Hi,

I have done some looking around on linux and found two more sources
of IPv6 fragmentation. First, unless explicitly told not to, 'ping6'
will use IPv6 fragmentation to ensure that ICMPv6 echo request packets
larger than the path MTU are delivered to the final destination. The
destination then gets to reassemble the ICMPv6 echo request packets
first, and then turns around and uses IPv6 fragmentation to ensure
that its ICMPv6 echo replies get back to the source.

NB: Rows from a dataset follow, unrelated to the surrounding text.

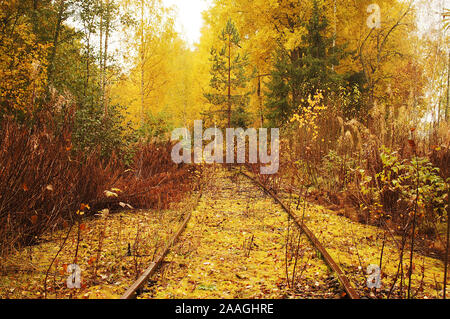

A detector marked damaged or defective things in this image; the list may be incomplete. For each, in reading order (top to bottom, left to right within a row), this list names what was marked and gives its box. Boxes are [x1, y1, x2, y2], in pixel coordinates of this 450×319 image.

rusty rail [241, 172, 360, 300]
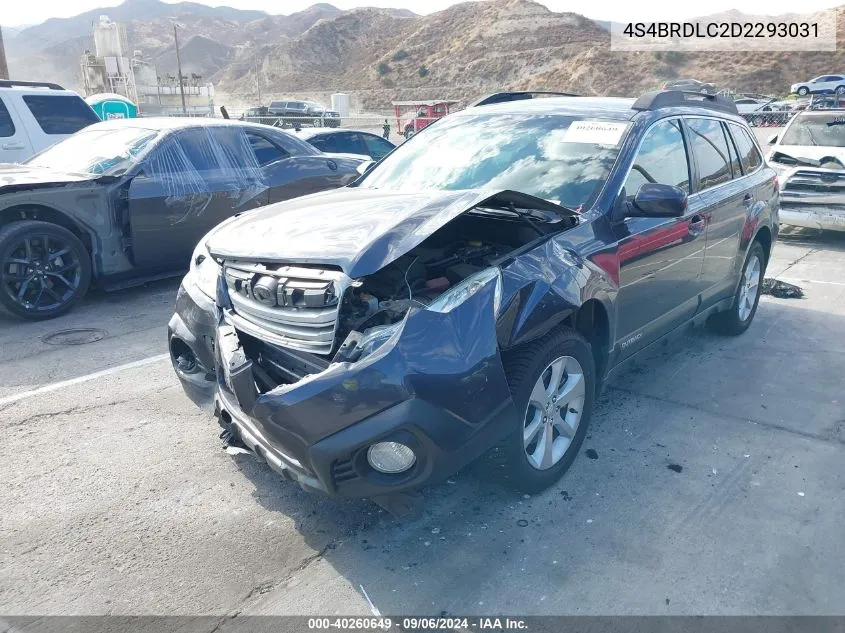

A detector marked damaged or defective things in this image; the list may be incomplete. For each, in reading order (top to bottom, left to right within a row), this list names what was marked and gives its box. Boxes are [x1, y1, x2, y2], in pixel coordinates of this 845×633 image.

crumpled hood [0, 164, 97, 191]
damaged headlight [188, 239, 219, 298]
crumpled hood [206, 186, 536, 278]
damaged headlight [428, 268, 502, 314]
damaged dark suv [168, 90, 780, 512]
damaged subaru outback wagon [170, 90, 780, 512]
detached bumper cover [168, 276, 516, 498]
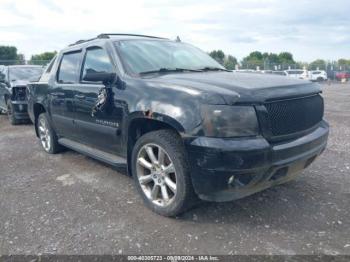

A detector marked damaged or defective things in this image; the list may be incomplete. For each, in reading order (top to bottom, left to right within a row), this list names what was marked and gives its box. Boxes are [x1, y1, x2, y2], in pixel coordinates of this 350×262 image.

damaged hood [144, 71, 320, 104]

Secondly, a router at the head end of an IPv6 IPsec tunnel can in some
cases fragment the inner IPv6 packet before encapsulation; the final
destination then gets to reassemble. Since this is a tunnel mode
operation, the fragmentation occurs regardless of the inner transport
layer protocol. This bears some further consideration, because IPv6
routers are not supposed to fragment IPv6 packets in transit. The best
I can figure is that an IPsec tunnel router is usually the sole egress
point for an IPv6 host located in the protected network so the router
can act as if it is a "proxy host". It is then the router (and not the
protected host) that inserts the IPv6 fragment header and sets the
Identification value. Again, the final destination gets to perform
reassembly, and this could be for any transport protocol type; not
just for UDP.

I believe what I am seeing from my experiments that yielded the above
observations is accurate, but would welcome any comments or corrections.